Sunday, January 15, 2017

Commentary for the week ending 1-13-17

Stocks closed out the week relatively unchanged.  Through the Friday close, the Dow was lower by 0.4%, the S&P was down a slight 0.1%, and Nasdaq did well with a 0.9% gain.  Bond prices again moved higher as yields fell this week.   Gold had another nice week, up 2.1%.  Oil took a tumble, falling 2.6% to close at $52.52 per barrel.  The international Brent oil closed down to $55.59.

Source: Google Finance

The week was a fairly uneventful one.  The markets haven’t been able to find any momentum either direction and remain stalled around a level first reached in mid-December.  The Dow came frustratingly close to the 20,000 level last week but remains unable to punch through it. 

Much of the focus remains on Washington.  Investors are still encouraged by the pro-business policies coming from the new Trump administration, but we learned few new policy details this week.  While we know we’ll see pro-business policies, we aren’t sure when we will see them or how big they will be. 

One of the interesting reports to come out this week was small business optimism.
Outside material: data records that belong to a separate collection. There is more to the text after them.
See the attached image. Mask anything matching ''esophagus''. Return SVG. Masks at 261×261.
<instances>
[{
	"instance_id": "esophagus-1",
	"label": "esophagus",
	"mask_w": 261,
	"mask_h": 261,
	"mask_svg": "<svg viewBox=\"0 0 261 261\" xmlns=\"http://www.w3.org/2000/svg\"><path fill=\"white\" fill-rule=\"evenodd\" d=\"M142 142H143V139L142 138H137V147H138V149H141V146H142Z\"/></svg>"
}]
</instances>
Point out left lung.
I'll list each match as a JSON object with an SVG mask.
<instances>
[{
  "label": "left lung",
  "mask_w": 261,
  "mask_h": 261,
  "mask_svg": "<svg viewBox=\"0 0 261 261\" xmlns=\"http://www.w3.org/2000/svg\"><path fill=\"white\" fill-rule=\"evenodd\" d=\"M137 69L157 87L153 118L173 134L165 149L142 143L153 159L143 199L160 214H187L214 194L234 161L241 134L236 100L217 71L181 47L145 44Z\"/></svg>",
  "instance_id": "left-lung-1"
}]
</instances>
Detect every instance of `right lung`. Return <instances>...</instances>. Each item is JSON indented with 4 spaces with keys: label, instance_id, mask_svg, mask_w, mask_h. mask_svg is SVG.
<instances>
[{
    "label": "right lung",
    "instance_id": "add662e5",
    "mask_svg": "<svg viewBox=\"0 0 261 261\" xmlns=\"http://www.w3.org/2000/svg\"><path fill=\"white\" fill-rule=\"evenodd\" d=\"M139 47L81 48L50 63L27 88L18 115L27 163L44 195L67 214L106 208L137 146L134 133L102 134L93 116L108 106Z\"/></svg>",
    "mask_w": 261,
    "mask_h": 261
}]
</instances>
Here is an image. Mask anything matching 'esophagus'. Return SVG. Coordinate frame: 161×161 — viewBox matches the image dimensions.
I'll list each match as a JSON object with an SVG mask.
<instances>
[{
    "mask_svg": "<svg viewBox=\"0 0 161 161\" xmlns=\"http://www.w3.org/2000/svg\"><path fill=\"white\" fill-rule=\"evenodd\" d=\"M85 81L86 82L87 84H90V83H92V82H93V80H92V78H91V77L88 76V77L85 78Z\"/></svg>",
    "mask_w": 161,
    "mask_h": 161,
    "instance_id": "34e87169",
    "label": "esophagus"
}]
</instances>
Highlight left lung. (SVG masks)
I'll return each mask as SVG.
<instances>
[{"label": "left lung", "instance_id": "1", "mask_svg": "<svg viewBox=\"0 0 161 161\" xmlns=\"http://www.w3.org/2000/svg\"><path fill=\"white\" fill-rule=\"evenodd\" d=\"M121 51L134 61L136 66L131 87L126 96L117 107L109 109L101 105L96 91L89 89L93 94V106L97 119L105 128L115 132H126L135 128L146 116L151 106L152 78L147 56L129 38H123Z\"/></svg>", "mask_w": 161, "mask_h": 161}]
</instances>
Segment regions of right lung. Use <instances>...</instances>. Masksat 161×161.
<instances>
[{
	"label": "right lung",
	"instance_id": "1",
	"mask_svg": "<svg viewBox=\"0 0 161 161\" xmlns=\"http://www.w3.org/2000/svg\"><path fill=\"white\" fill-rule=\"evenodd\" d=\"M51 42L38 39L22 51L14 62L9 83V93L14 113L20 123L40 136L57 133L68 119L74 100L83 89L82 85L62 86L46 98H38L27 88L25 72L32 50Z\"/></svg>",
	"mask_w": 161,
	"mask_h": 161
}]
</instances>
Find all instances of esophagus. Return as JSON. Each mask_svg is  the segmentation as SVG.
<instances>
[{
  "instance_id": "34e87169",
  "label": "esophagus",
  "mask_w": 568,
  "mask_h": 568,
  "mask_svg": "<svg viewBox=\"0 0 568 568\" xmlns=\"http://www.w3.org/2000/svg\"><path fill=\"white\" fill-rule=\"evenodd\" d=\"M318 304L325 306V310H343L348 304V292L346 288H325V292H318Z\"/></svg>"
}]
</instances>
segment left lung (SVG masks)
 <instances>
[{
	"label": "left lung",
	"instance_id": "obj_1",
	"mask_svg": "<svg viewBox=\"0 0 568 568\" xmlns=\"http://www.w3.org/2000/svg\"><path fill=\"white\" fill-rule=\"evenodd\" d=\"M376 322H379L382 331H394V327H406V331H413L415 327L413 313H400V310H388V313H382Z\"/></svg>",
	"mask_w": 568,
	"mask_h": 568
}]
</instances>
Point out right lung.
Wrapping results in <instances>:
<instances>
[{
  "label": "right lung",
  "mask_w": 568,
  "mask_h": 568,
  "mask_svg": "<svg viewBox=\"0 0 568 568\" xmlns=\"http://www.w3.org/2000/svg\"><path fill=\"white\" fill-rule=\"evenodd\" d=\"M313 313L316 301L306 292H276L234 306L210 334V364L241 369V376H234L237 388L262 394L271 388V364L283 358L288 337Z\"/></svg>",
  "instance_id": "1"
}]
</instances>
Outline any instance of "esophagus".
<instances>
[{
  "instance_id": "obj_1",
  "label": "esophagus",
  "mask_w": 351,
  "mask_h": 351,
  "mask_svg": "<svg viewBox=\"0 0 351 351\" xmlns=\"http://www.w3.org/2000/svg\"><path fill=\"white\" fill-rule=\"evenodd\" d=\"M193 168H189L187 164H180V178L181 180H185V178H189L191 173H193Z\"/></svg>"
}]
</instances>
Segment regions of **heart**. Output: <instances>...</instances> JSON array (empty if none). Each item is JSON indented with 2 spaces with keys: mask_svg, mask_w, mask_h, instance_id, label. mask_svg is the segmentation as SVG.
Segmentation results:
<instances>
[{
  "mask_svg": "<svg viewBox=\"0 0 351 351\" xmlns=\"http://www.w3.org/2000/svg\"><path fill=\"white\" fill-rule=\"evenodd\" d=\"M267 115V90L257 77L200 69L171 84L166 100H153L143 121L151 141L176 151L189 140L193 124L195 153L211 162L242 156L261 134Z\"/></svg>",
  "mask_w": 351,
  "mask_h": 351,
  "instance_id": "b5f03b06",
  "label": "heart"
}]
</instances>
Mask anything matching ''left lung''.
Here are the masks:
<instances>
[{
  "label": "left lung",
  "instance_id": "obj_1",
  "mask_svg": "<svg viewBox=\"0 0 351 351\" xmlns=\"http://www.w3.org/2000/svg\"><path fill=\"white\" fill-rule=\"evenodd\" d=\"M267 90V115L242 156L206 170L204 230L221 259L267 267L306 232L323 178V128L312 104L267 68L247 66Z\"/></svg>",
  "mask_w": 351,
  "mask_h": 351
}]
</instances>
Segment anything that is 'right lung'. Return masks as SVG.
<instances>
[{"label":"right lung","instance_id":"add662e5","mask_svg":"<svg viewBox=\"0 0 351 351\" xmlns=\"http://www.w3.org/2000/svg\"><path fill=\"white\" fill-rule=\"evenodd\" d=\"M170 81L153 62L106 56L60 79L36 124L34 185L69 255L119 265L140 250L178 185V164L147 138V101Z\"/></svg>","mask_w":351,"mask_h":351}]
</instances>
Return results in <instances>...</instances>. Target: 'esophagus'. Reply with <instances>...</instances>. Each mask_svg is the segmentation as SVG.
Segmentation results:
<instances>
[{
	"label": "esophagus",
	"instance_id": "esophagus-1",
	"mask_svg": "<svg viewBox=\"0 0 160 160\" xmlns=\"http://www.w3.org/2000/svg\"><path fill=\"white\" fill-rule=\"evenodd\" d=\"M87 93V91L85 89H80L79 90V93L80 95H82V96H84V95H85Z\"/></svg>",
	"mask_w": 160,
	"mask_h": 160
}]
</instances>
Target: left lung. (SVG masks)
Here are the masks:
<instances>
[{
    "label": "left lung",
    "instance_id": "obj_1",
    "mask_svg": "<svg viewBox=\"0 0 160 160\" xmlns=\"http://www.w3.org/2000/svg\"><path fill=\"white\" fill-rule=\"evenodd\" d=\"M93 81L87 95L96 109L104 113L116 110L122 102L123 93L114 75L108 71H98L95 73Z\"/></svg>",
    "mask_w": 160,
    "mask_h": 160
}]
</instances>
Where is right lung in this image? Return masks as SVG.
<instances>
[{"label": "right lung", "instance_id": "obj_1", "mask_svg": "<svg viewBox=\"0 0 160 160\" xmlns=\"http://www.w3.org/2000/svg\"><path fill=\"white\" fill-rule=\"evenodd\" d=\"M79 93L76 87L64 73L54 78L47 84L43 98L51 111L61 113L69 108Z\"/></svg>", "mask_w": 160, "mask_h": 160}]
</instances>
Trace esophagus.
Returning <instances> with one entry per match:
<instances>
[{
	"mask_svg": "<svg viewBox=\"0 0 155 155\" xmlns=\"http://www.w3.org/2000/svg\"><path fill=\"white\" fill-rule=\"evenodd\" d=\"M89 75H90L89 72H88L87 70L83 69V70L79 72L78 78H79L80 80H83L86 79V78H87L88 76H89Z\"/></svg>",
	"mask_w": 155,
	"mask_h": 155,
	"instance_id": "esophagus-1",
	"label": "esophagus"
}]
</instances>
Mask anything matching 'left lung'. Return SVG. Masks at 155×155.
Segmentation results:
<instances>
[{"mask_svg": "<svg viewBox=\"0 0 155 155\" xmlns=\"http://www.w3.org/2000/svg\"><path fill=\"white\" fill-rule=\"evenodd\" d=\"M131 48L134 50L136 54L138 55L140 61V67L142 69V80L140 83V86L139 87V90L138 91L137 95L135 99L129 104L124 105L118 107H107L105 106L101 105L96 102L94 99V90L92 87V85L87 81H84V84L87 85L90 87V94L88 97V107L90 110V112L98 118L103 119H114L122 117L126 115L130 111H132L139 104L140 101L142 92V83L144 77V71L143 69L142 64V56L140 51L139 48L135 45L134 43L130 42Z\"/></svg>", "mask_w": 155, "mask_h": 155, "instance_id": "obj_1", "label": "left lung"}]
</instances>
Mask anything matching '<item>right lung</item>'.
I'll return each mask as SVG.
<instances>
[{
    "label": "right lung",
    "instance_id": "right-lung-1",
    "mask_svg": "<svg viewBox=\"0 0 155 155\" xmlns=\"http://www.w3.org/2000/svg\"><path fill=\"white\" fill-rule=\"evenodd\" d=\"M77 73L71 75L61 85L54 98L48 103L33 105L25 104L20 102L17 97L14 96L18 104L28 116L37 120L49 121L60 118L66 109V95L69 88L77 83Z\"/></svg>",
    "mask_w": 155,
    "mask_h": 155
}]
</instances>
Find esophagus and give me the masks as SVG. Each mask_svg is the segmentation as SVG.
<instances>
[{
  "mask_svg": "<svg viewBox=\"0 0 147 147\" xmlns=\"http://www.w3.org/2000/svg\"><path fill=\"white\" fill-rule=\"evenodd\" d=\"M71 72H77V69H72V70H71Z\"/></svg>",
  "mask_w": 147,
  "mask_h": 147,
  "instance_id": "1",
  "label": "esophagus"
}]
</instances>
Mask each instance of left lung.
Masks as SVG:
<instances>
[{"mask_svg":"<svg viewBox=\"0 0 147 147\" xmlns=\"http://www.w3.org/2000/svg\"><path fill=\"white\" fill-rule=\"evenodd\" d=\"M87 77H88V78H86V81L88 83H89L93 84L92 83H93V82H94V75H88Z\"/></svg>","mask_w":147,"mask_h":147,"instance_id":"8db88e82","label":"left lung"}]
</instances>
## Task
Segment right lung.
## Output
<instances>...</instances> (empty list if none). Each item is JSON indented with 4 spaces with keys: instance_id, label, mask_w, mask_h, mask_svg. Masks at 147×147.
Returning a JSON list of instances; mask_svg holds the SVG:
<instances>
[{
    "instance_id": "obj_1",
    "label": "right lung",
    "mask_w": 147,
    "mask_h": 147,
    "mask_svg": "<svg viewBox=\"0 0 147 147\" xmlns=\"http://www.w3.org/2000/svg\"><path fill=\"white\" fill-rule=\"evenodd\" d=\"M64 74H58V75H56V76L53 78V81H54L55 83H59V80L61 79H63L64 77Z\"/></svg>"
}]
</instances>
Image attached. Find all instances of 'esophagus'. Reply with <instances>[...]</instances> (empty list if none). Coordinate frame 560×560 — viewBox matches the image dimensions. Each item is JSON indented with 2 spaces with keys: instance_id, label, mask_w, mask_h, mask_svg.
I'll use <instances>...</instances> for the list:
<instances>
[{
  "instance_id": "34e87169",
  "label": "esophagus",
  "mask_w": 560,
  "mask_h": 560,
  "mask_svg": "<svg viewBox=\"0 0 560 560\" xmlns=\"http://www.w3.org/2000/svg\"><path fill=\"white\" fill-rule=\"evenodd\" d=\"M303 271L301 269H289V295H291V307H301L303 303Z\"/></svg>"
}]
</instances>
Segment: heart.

It saw a massive surge after the election as more small business owners turn optimistic on the future.  Optimism now stands at the highest level since 2004.  This is a very positive sign for the economy.  Chart courtesy Zerohedge.com

Trump’s policies may be good for business, but he also has the power to take them lower.  He has shown a willingness to call out individual companies or sectors whose actions he disagrees with.  Last week it was car companies operating in Mexico.  This week it was healthcare and pharmaceutical companies. 

Healthcare-related stocks saw nice gains after the election, relived to see a Trump victory since they were often demonized by the left.  However, Donald Trump called them out in a press conference this week, saying they had “gotten away with murder” since the federal government does not bid on drug prices for government programs.   The possibility of lower revenue from the government sent the sector sharply lower. (Chart courtesy Wall Street Journal)

Ideally we’d like to see these company-specific matters resolved more diplomatically, but as it stands now, it looks like this unpredictability could be a factor for investing going forward.

Finally, corporate earnings for the fourth quarter started coming in this week.  Banks were a big focus as several big names reported results.  They were mostly “okay,” with Bank of America and JP Morgan posting decent numbers.  However, Wells Fargo did very poorly, perhaps since this was the quarter of the bad press about fake bank accounts. 

It’s too early to get an idea of the broader earnings picture.  Analysts are predicting growth of 3.2% and though modest, it shows a continued improvement in growth over the last few years. 


Next Week

Next week will be fairly quiet for economic data.  We’ll get info on inflation at the consumer level, industrial production, and housing.  Corporate earnings will come more into focus as earnings releases really start to pick up next week. 


Investment Strategy

Still no change here.  We continue to think stocks are on the expensive side in the short-term.  We would wait for a pullback before putting any new money into the market. 

While we are cautious in the short term, we are more optimistic in the longer run.  We had been cautious on the long term – and still are to some degree – because much of the rise in the market over the past few years has been due to the central banks and their stimulus.  It may have caused markets to rise, but has also distorted markets and created bubbles, which usually ends badly.

Our optimism comes from the new pro-business policies that may balance out or negate the distortions caused by the stimulus.  We are unsure how this will eventually play out, but pro-growth policies will be a net positive for the economy.  

Bond prices no longer look cheap, either, and we would hesitate to add to short-term fixed income positions at this time.  

As for the rest of the portfolio, bonds to protect against inflation, or TIPs, remain a good long term hedge for inflation.  Floating-rate bonds will do well if interest rates eventually do rise. 

Some municipal bonds look attractive for the right client, too.  We like buying individual, insured names for these bonds, avoiding muni index bonds if possible.  We keep a longer term focus with these investments. 

Gold is another good hedge for the portfolio.  It is only a hedge at this point – rising on geopolitical issues as a flight to safety. 

Finally, in international stocks, we see weakness around the globe and favor neither the developed or emerging markets, though they are looking cheap.

Please note, these day-to-day and week-to-week fluctuations have little impact on positions we intend to hold for several years or longer.  Our short and medium term investments are the only positions affected by these daily and weekly fluctuations. 


This commentary is for informational purposes and is not investment advice, an indicator of future performance, a solicitation, an offer to buy or sell, or a recommendation for any security. It should not be used as a primary basis for making investment decisions. Consider your own financial circumstances and goals carefully before investing. Past performance cannot guarantee results.